Yang Diharapkan. Lanjutkan tulisan tentang filosofi kenduri dalam ritual 100 hari, mulai setelah kalimat terakhirnya.

Sabtu, 10 April 2010

Filosofi Kenduri dalam Ritual 100 Hari

Opini Kedaulatan Rakyat, 9 April 2010

ANTON PRASETYO

Upacara peringatan 100 hari wafatnya KH Abdurrahman Wahid atau Gus Dur tak hanya dilakukan oleh ahli warisnya. Beragam komponen masyarakat, mulai dari rakyat jelata hingga pejabat kelas kakap, termasuk pemerintah memperingatinya. Beraneka bentuk kegiatan pun digelar dalam rangka mengenangnya. Dari kegiatan pertunjukan drama dan seni, refleksi, hingga kenduri di desa-desa dilakukan bulan April 2010 ini.
Menarik saat membahas kenduri peringatan 100 hari wafatnya orang Islam. Ada kelompok yang mengatakan bahwa kegiatan ini adalah sebuah ritual ibadah, namun ada pula yang mengatakannya sebagai bid’ah, bahkan mengafirkan pelakunya. Kendati demikian, dalam sketsa singkat ini, penulis tidak akan membahas “persengketaan ideologi’ kedua kelompok tersebut. Ada hal menarik yang (kiranya) tak kalah penting untuk dibahas daripada persengketaan keduanya, yaitu makna atau filosofi ritual kenduri yang ada pada peringatan 7, 40, 100 hingga 1000 hari orang meninggal dunia.
Mengapa membahas kenduri penting? Ritual bernapaskan tradisional ini sudah menjadi heritage (baca: warisan budaya) yang mentradisi di sebagian kelompok masyarakat semenjak agama Islam diperkenalkan di wilayah Nusantara. Konon, kenduri ini adalah sebuah ritual yang sudah mengakar sebagai tradisi di berbagai masyarakat, semenjak agama Islam belum masuk. Dalam pada itulah para wali yang notabene terkenal dengan dakwahnya yang tolerantif selalu ingin memasukkan ajaran agama Islam tanpa harus “melukai” hati masyarakat setempat. Maka dari itulah para wali terus berupaya menggunakan akal kreatifnya untuk mengenalkan dan mengajarkan agama Islam kepada masyarakat setempat dengan cara yang sangat fleksibel sehingga bisa diterima dengan baik.
Sekilas ritual semacam kenduri adalah sebuah ritual yang menyimpang dari agama. Bagaimana tidak dalam kenduri seakan menghamburkan nasi dan berbagai jenis makanan. Apalagi harus mensyaratkan serangkaian jenis makanan untuk dikatakan sebagai ritual kenduri. Dalam kenduri tak sekadar ada nasi, sayur dan lauk seadanya, namun memiliki ketentuan-ketentuan tersendiri. Banyak macam lauk yang harus dipenuhi dalam ritual kenduri. Hanya saja, oleh para wali, semuanya diberikan nilai/filosofi sehingga semuanya menjadi amal ibadah.

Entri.
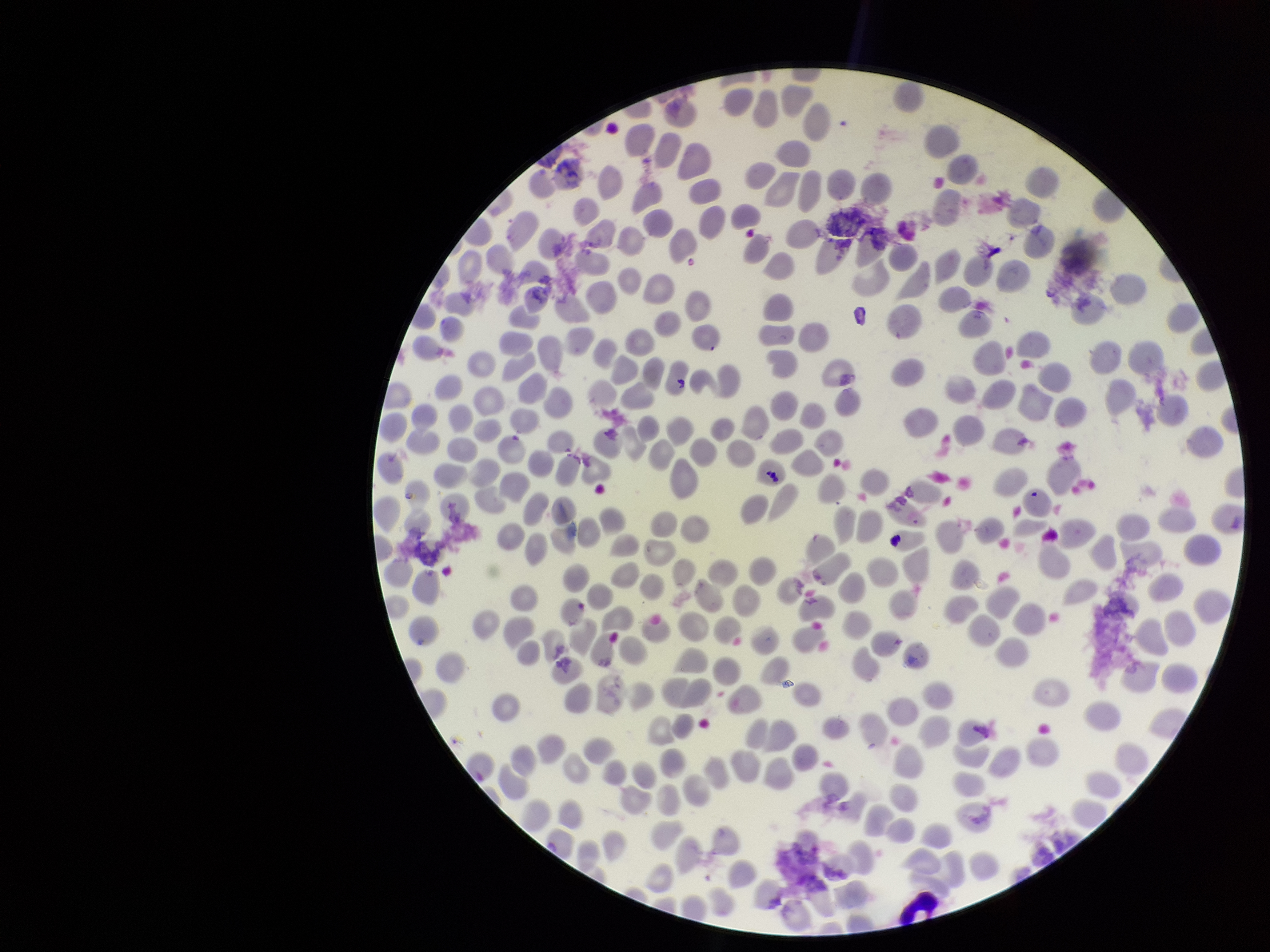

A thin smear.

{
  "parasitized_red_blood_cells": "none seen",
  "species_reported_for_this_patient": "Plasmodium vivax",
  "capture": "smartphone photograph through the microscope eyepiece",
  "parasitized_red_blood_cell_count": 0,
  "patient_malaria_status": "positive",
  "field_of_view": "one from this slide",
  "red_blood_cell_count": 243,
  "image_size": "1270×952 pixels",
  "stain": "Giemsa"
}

==

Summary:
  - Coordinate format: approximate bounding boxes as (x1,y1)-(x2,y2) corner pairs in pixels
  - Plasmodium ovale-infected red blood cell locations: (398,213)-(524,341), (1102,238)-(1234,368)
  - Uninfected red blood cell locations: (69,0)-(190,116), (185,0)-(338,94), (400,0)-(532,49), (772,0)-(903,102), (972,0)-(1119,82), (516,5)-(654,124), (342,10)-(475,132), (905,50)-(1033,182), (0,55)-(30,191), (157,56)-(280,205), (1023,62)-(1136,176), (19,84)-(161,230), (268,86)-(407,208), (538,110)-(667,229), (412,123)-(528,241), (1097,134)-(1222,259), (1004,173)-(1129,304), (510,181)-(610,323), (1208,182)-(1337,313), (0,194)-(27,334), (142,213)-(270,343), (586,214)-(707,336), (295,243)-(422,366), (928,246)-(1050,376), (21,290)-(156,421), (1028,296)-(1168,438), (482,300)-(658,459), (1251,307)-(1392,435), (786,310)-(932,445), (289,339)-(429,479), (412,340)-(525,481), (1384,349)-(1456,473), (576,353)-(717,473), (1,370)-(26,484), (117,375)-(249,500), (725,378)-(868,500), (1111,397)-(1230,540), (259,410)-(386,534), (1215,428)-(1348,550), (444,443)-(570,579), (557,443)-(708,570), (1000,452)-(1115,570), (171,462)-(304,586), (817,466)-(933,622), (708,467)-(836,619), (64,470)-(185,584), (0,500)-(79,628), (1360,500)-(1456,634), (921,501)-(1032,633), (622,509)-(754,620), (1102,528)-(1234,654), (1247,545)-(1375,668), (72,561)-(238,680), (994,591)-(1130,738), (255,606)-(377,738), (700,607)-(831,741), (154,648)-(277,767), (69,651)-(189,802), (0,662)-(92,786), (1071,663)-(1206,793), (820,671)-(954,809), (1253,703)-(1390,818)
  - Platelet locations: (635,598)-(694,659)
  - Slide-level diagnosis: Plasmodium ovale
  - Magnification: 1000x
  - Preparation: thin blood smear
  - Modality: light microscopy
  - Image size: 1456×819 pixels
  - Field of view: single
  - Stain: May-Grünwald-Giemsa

--

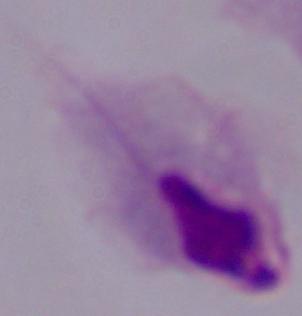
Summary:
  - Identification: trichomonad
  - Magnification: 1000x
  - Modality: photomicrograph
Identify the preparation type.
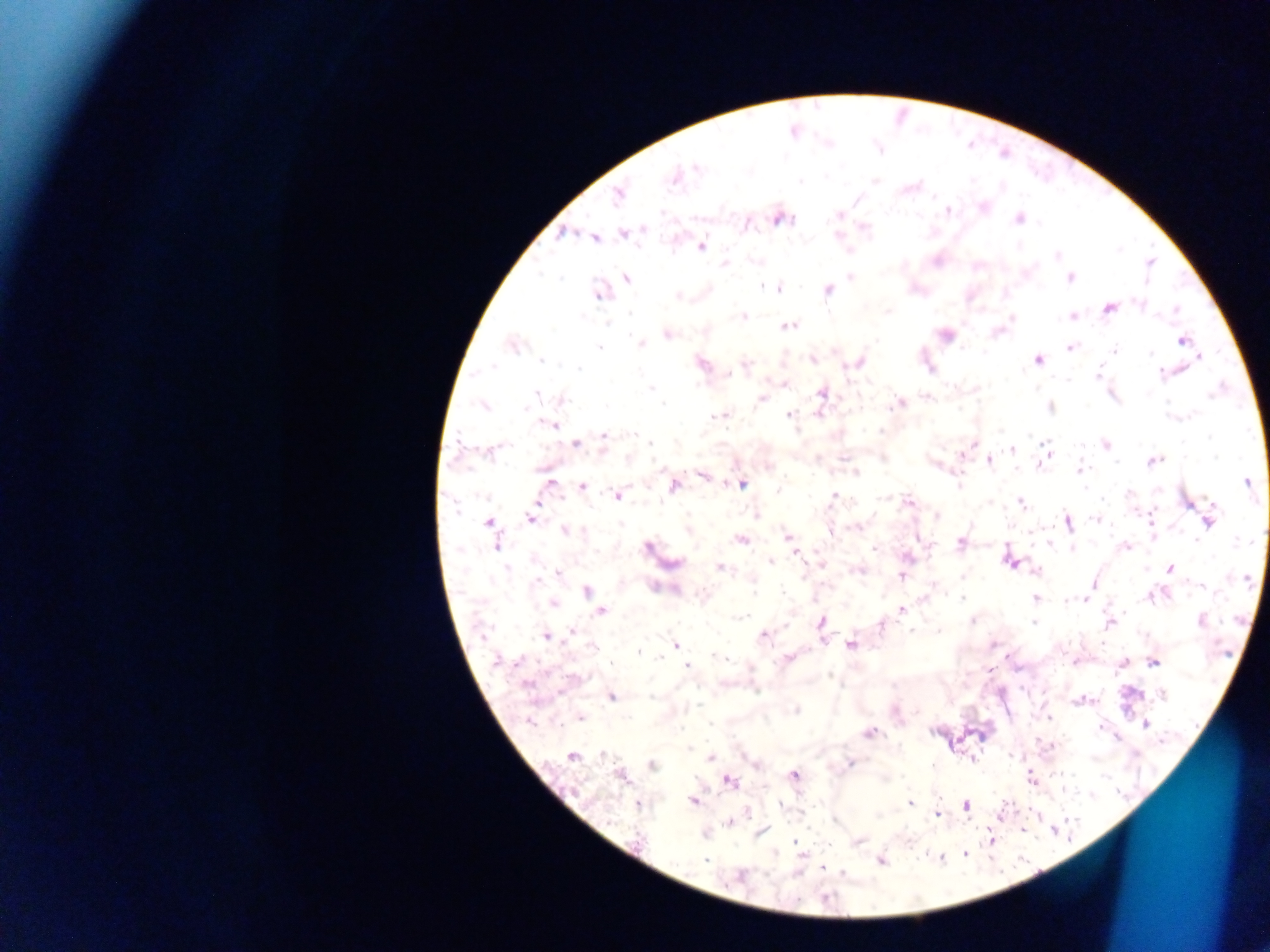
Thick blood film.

Hasil Latihan.
Di antara hak yang harus ada dalam kenduri adalah ingkung. Ingkung adalah ayam jago (jantan) yang dimasak utuh ingkung dengan bumbu kuning/kunir dan diberi areh (kaldu santan yang kental). Di samping itu, jago tersebut dibuat menelikung sebagaimana orang duduk tasyahud (tahiyat dalam salat). Kondisi ini merupakan simbol penyembahan makhluk kepada sang Khalik (Tuhan) dengan khusuk (menekung) dan hati yang tenang (wening). Upaya untuk meraih ketenangan hati dapat dicapai dengan mengendalikan diri dan sabar atau dalam bahasa Jawa sering dikata ngereh rasa.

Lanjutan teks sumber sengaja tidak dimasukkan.